Goal of the exercise
Among the entries below, one line contains "order: Rodentia" and another contains "common name: red deer". Transcribe those two lines and every line between them, exactly.

(Records from a data source)
--*--
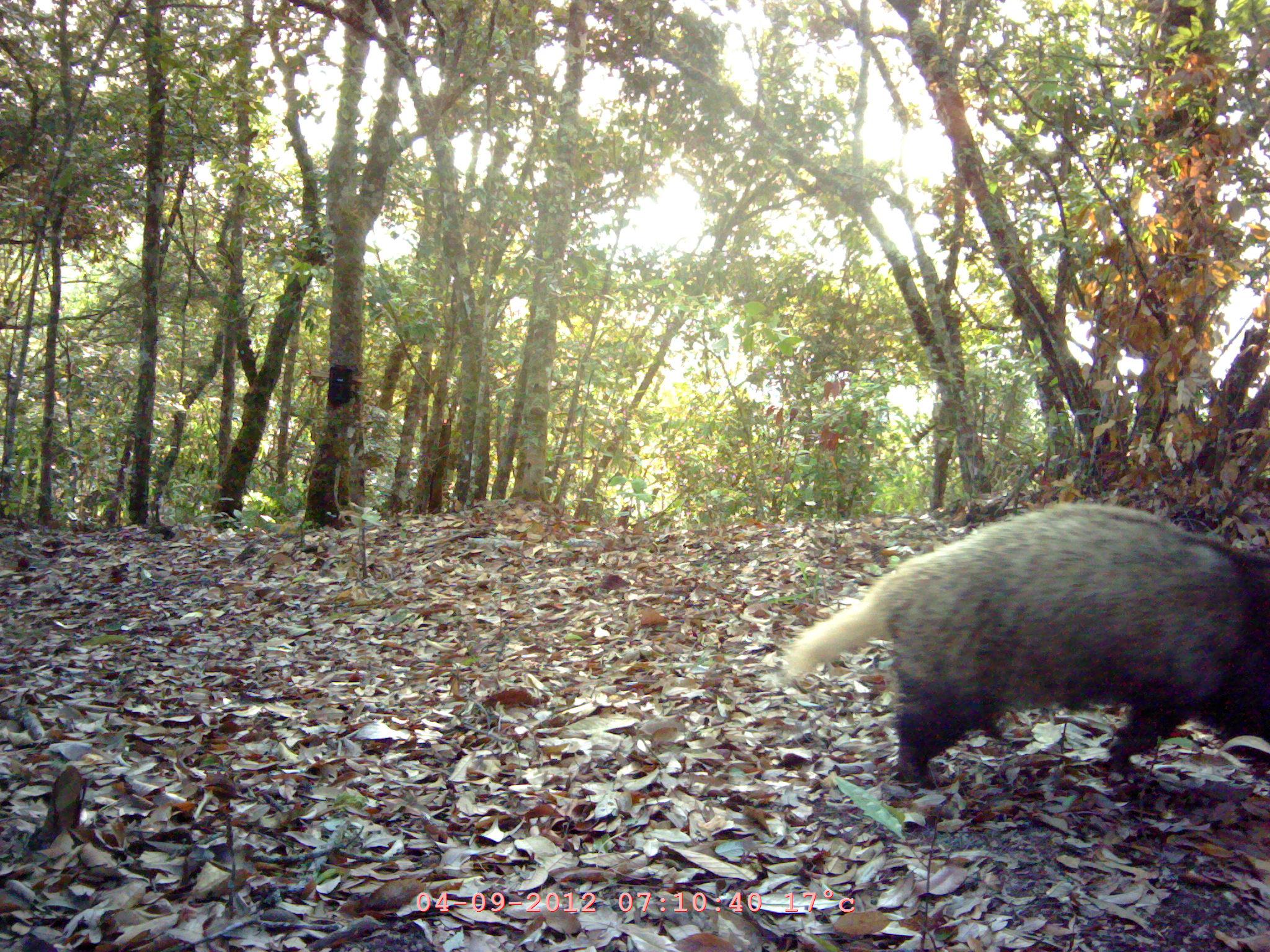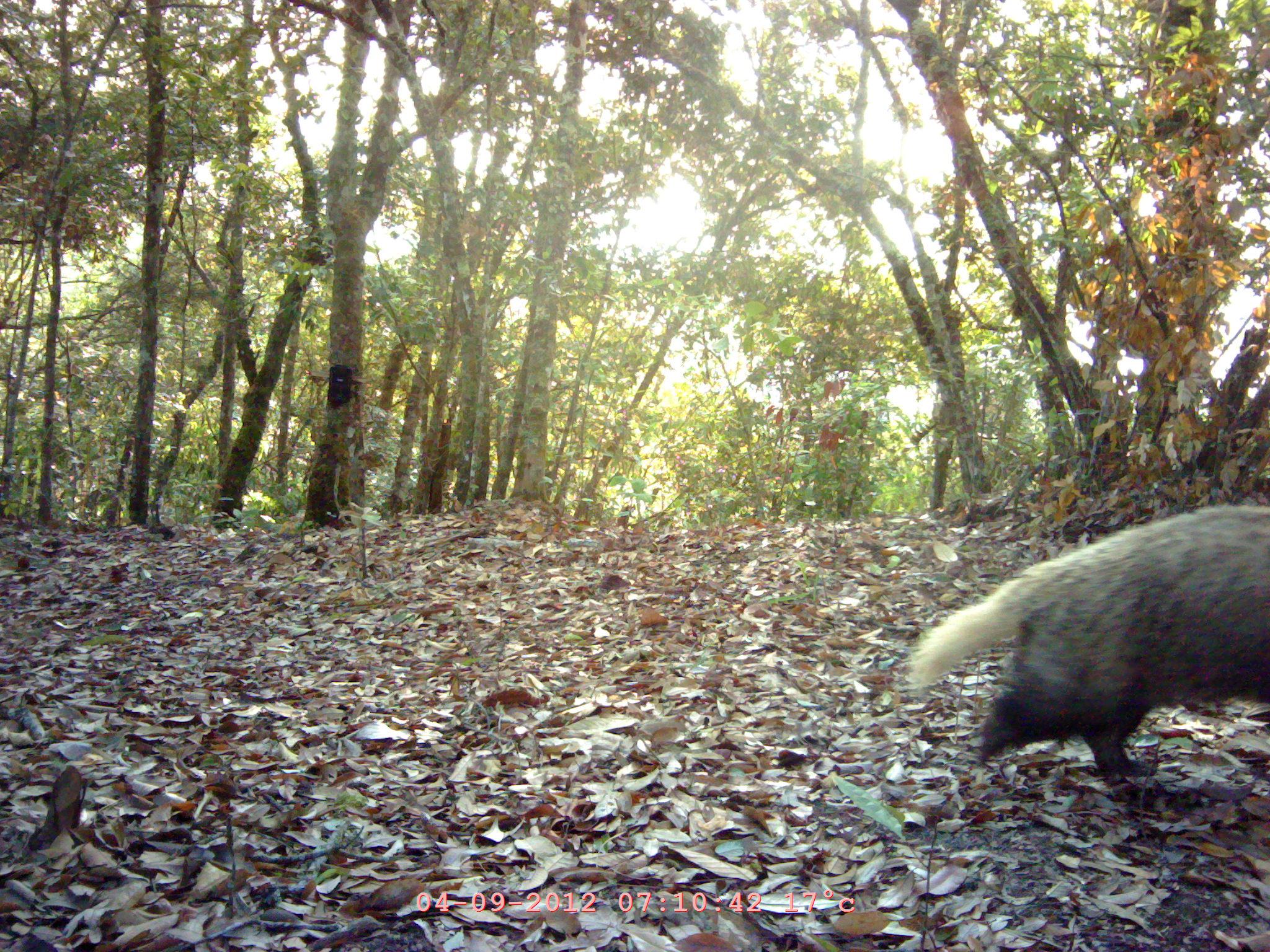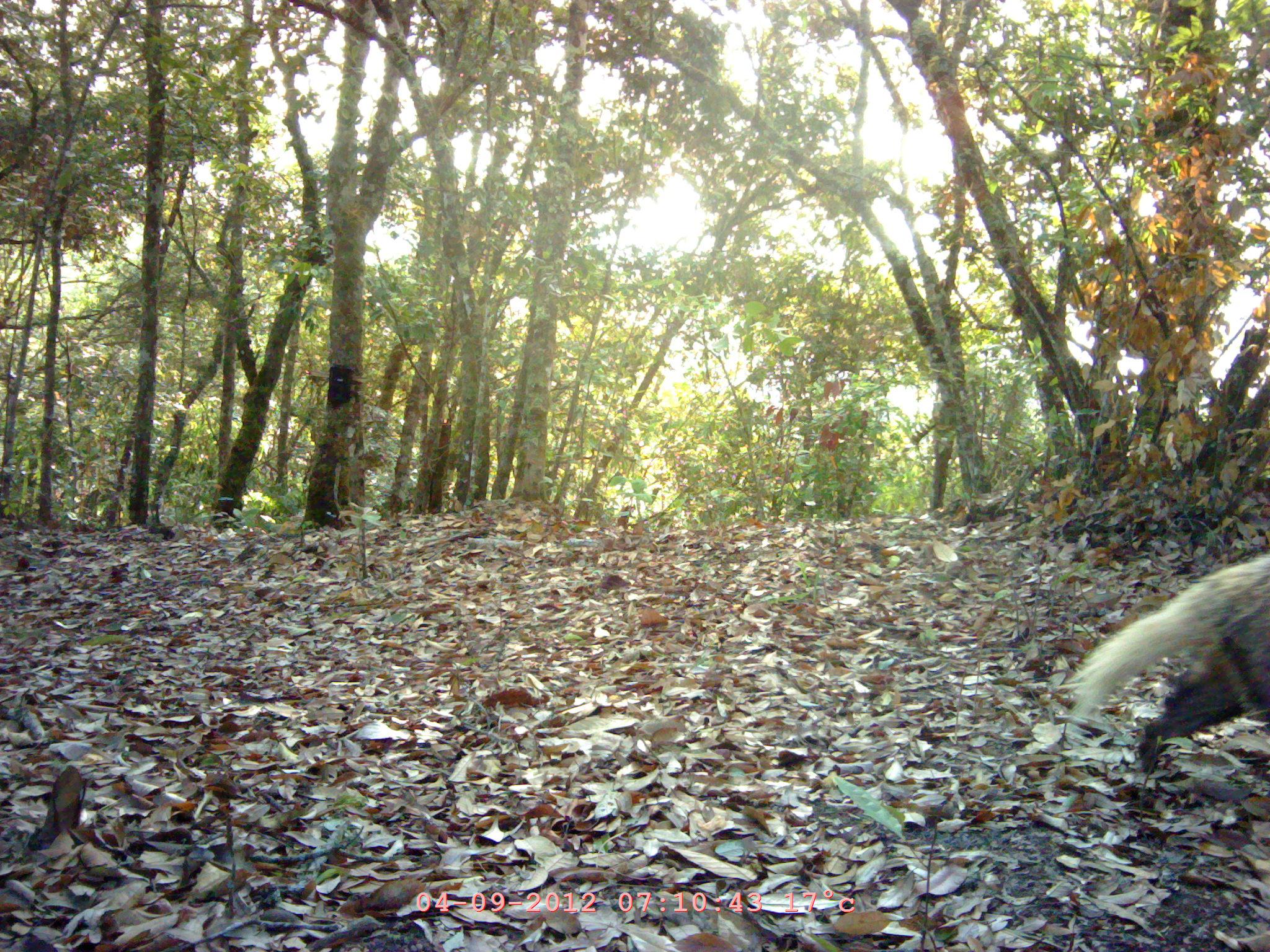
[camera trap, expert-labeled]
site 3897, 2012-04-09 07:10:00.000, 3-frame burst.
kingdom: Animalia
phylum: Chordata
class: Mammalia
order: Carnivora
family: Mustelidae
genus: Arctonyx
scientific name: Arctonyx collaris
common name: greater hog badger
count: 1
--*--
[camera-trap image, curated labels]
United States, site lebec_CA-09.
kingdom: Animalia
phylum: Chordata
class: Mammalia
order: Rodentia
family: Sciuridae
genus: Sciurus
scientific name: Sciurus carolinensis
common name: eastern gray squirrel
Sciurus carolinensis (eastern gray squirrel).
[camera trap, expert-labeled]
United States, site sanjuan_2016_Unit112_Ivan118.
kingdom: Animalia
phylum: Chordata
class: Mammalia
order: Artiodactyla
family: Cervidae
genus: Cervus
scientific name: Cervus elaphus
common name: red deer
--*--
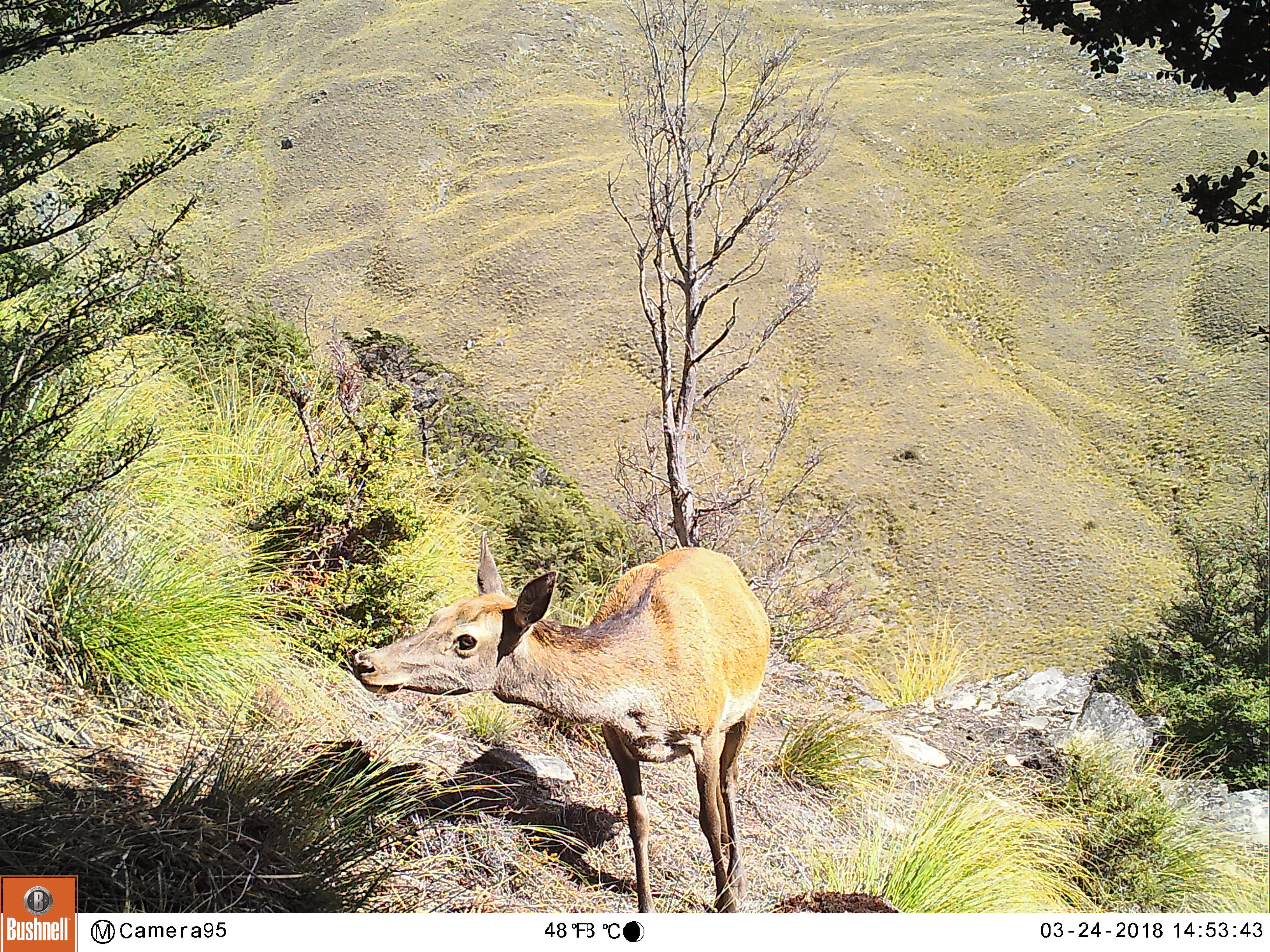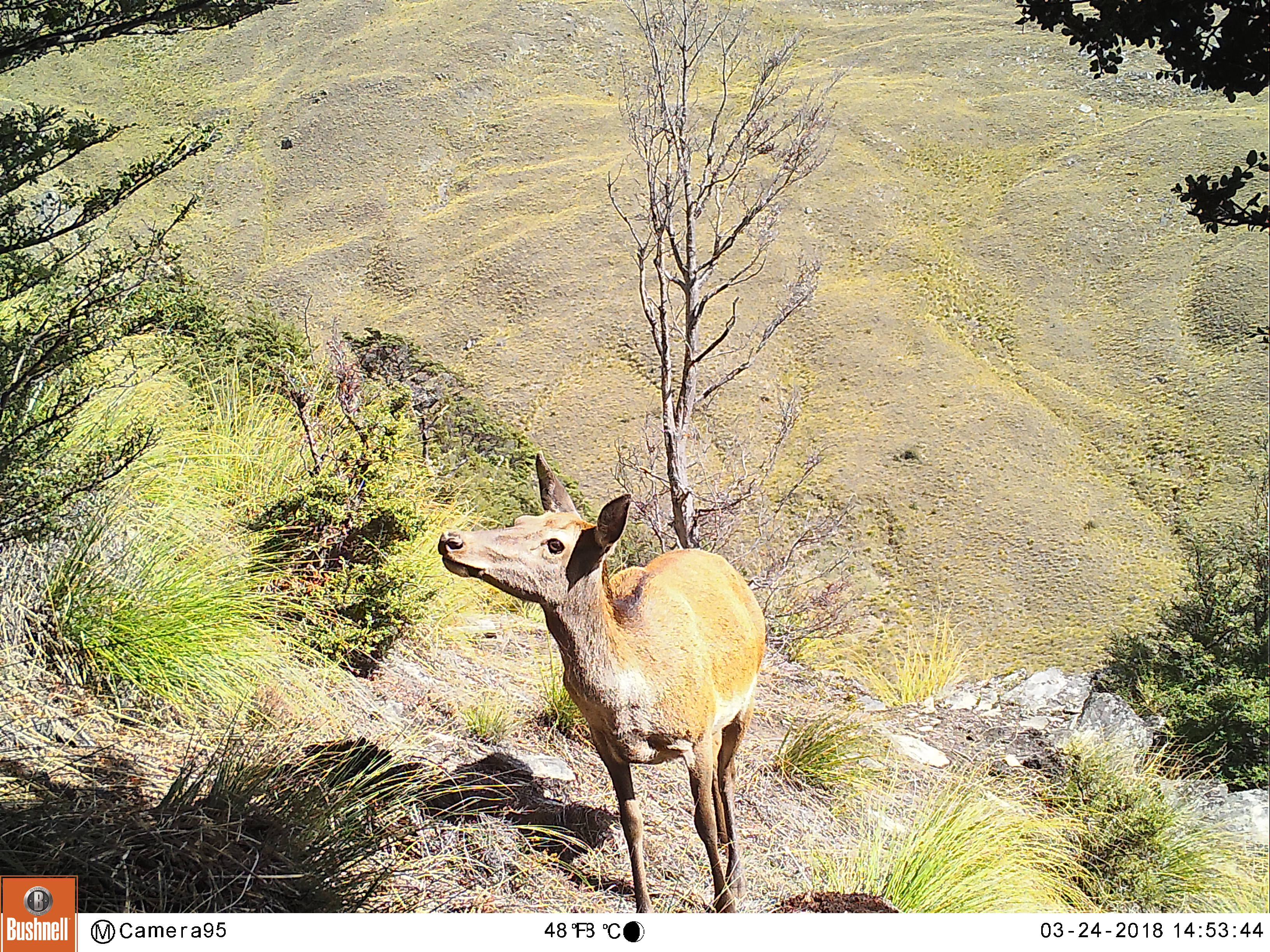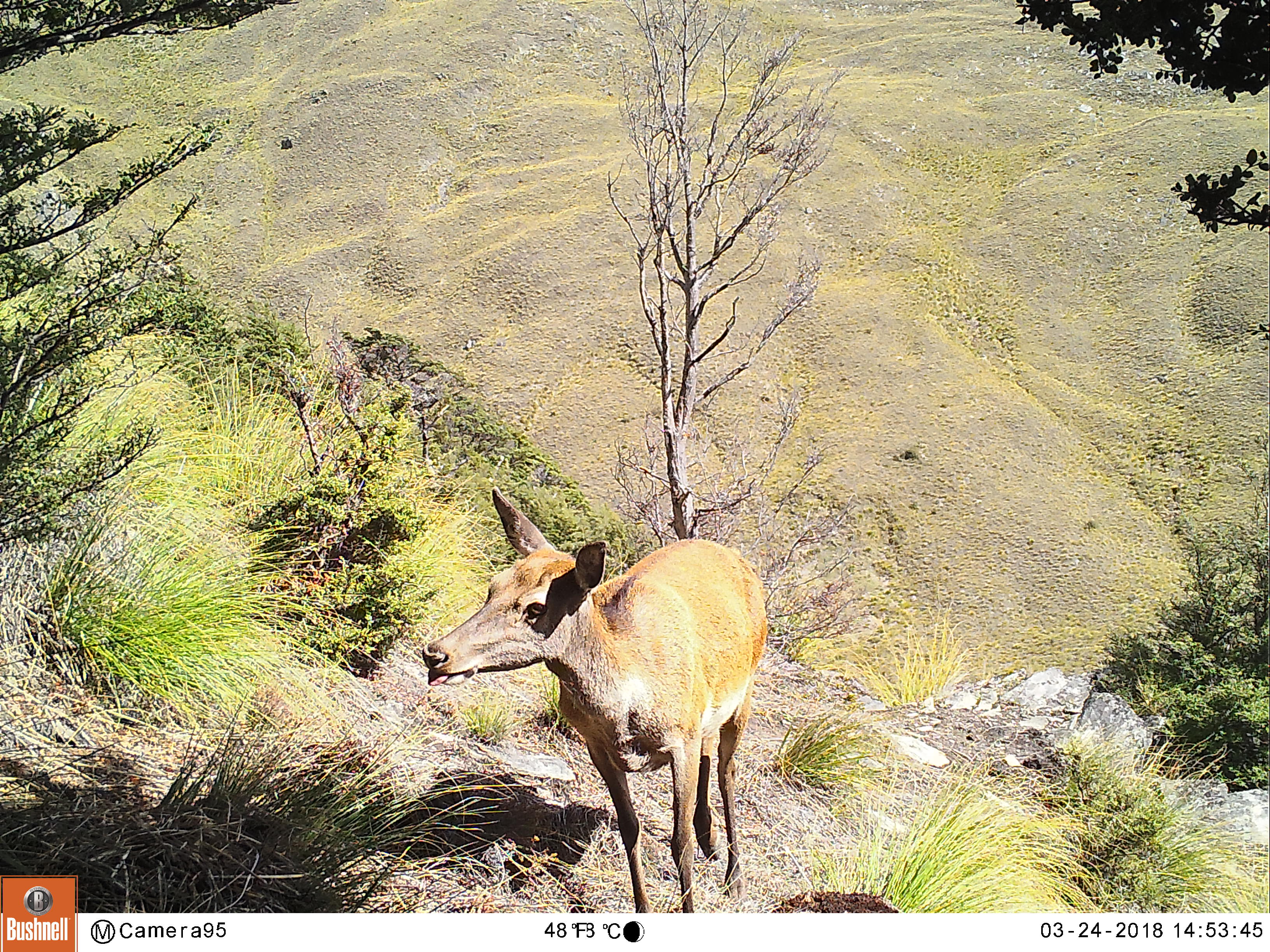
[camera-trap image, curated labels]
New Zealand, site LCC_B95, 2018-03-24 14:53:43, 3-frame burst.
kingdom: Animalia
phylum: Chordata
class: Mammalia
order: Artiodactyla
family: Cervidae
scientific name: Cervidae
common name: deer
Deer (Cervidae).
--*--
Solution for this problem
order: Rodentia
family: Sciuridae
genus: Sciurus
scientific name: Sciurus carolinensis
common name: eastern gray squirrel
Sciurus carolinensis (eastern gray squirrel).
[camera trap, expert-labeled]
United States, site sanjuan_2016_Unit112_Ivan118.
kingdom: Animalia
phylum: Chordata
class: Mammalia
order: Artiodactyla
family: Cervidae
genus: Cervus
scientific name: Cervus elaphus
common name: red deer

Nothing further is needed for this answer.